Any serious software for engineering and product design that you care to name?
I could go on, but those are fairly major niches which Windows is immeasurably superior in.
Having been a Mac user long enough and on a large enough scale for the Reality Distortion Field to have evaporated a long time ago, I find it rather intriguing that so many users can be so smug about their platform choice given some of its deficiencies in reality, as well as the actually fairly minimal level of superiority in areas which it is superior in.
As far as the 'runs Windows' aspect of Macs is concerned, I'm actually frequently left wondering why Vista is such a dog on my Macs under Boot Camp. Technically speaking, a Mac should be a PC now... but driver issues, and just the speed at which things happen, there is something off, and for some reason Vista on a Mac feels like Vista at launch. It's noticeably crashier and doggier.
Now many people may not notice this as they're upgrading from older machines. I keep Windows machines of a similar (and higher) calibre around, and it is something I definitely notice. Notice to an extent that I don't bother using Boot Camp.
If Macs actually did run Windows as well as a \real\ PC, then I'd be a much happier guy. As things stand, I need Macs for my OS X needs. And for every Mac I use I need a spare or two for when it inevitably fails and I need to deal with the generally pleasant but glacial experience of Applecare, *and* a PC for getting stuff actually done in everything else.
Things haven't been going very well for me recently in terms of work, and I've scaled back a lot of stuff. And until recently IT hasn't been affected, but it's something I'm coming to recently for further cuts. I'm going to look at making the current machines last longer, and also do more with what I have without compromising too much.
I've just bought a bunch of benchmarking software and will be Boot Camping a bunch of Pros
en masse to figure out what is the actual problem is. I have a fleet of Pros with which I basically run very specific niche OS X apps and that's it, and another fleet of Dell and HP workstations on which I do everything else. At home, I also duplicate my Mac/PC setups. Since I'm committed to OS X anyway and need the Macs + the spares (and yes: Apples are inherently less reliable than machines of a comparable calibre / price), I figure if Boot Camp can be made as usable as an equivalent PC, I can cut my workstation budget by a third and simplify maintenance as well. At the moment though it seems like an uphill task.
There endeth my mini-quasi-rant. I like the OS as a stand-alone prospect but in real life, like the iPod, you have to consider things as an ecosystem... and in that instance, OS X is inferior. I would also like to like the hardware, but the combination is a bit "all talk, no trousers" for my ultimate liking. The user community's unwarranted and hive-mind smugness doesn't help.

**Recorded information**:
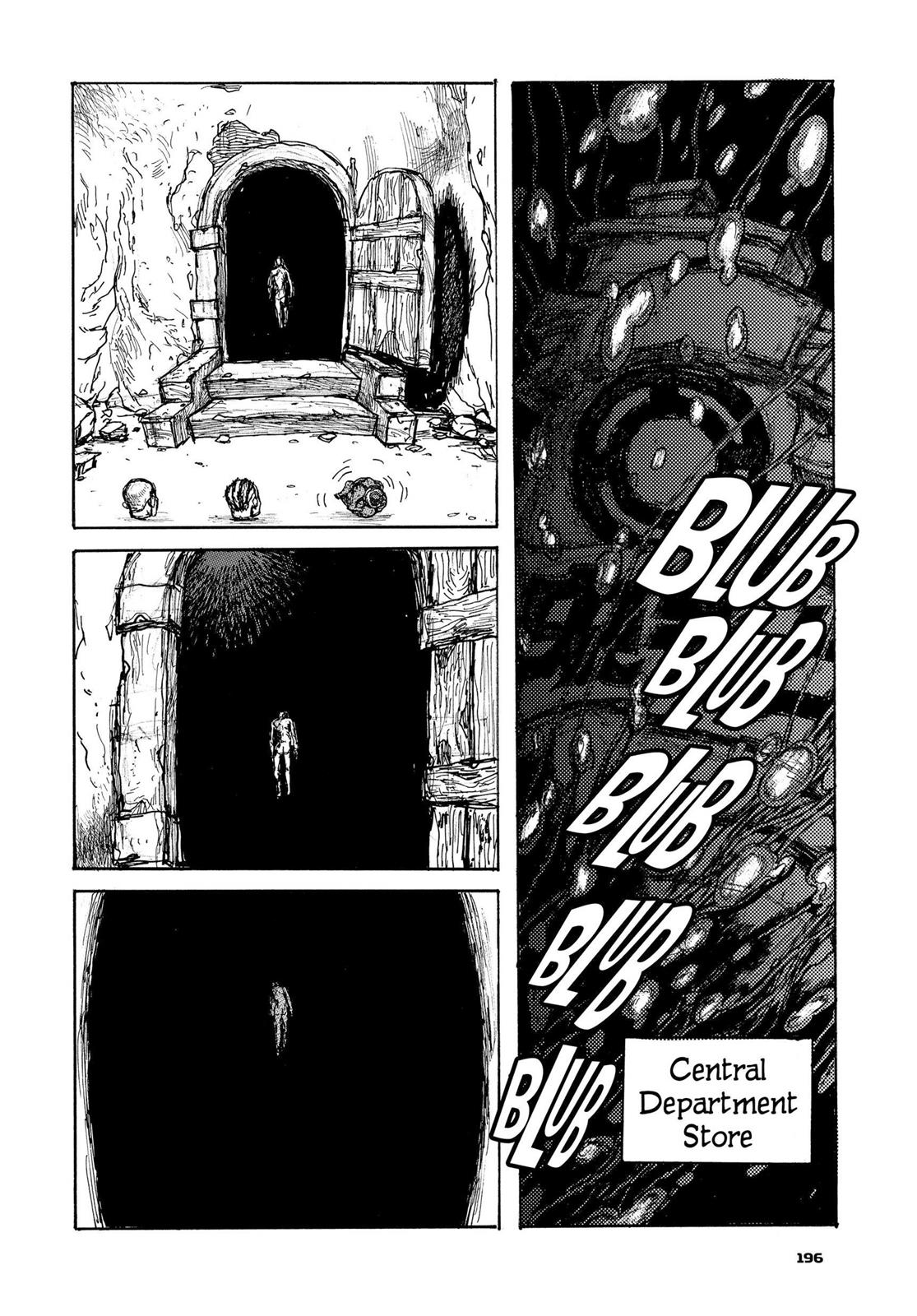 Dorohedoro Manga Chapter 126 page 2 - Free Play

**Written task**: Reproduce the part of the post on Macs and Windows that opens with the words containing "Now many people" and closes with "using Boot Camp.".

**Task answer**:
Now many people may not notice this as they're upgrading from older machines. I keep Windows machines of a similar (and higher) calibre around, and it is something I definitely notice. Notice to an extent that I don't bother using Boot Camp.